I should’ve told Brina all of the drama from the get-go and saved all the dead presidents I was going to have to kick out on therapy. Not to mention the aggravation and humiliation I endured by telling a complete stranger all of my business. Still, I liked Marcella. I sensed something real about her. I only wished she could have helped.

I decided the heart-to-heart between Brina and I was long overdo. So what if she always viewed me as perfect? She understood the Zoe-Jason soap opera better than anyone. After all, she had a front-row seat to the whole thing. Gurlfriend was just going to have to get over the fact that her idol wasn’t a lady, but a tramp. Brina and I went way back, and out of everyone, she wouldn’t judge me. That much I knew for sure.

After making a mad dash to get in the carpeted hallway of her building, I folded the newspaper I had over my head to protect my hairdo and jiggled the dampness off my coat. I knocked on her door and didn’t get an answer. Her car was parked out front, so I was surprised when she didn’t come to the door. After all, she was the one who went on and on about how she just went to work and came straight home every day. I couldn’t imagine her hanging out, and since it was raining, I knew she wasn’t out walking anywhere.

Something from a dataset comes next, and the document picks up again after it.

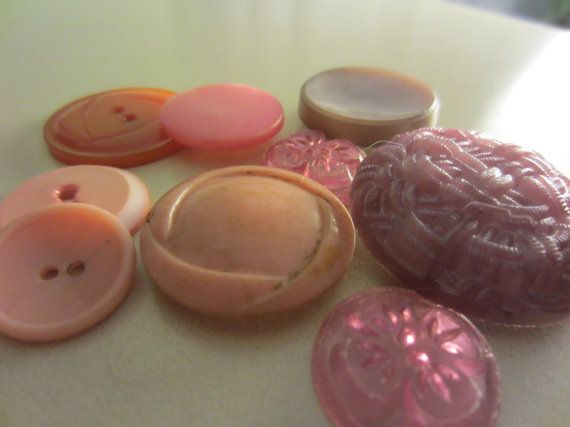 Vintage Buttons  lot of 11 Shades of pink novelty by pillowtalkswf, $6.00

I heard some music playing loudly and realized it was coming from her place. I figured she was probably in the shower or something and didn’t hear the door. I contemplated waiting out in the hall for a few minutes and knocking again. I was used to just barging in with the hidden key but for some strange reason, I felt it would be obtrusive that day.

I decided to wait a few moments. I had no desire to go home and face Jason right then and running to one of my other lovers was out of the damn question. Besides, I wanted to check on Brina’s bruises and see if she planned to take me up on my job offer. Most of all, I needed to confide in her in the worst way. Enough of the lies!

I swung around when I heard the door across the hall open abruptly. There was an old white woman standing there in a housecoat. She had a baseball bat in one hand and a demonic expression on her pale face. I immediately jumped back against the wall. An eighty-year-old white woman holding a bat and glaring didn’t sit well with me.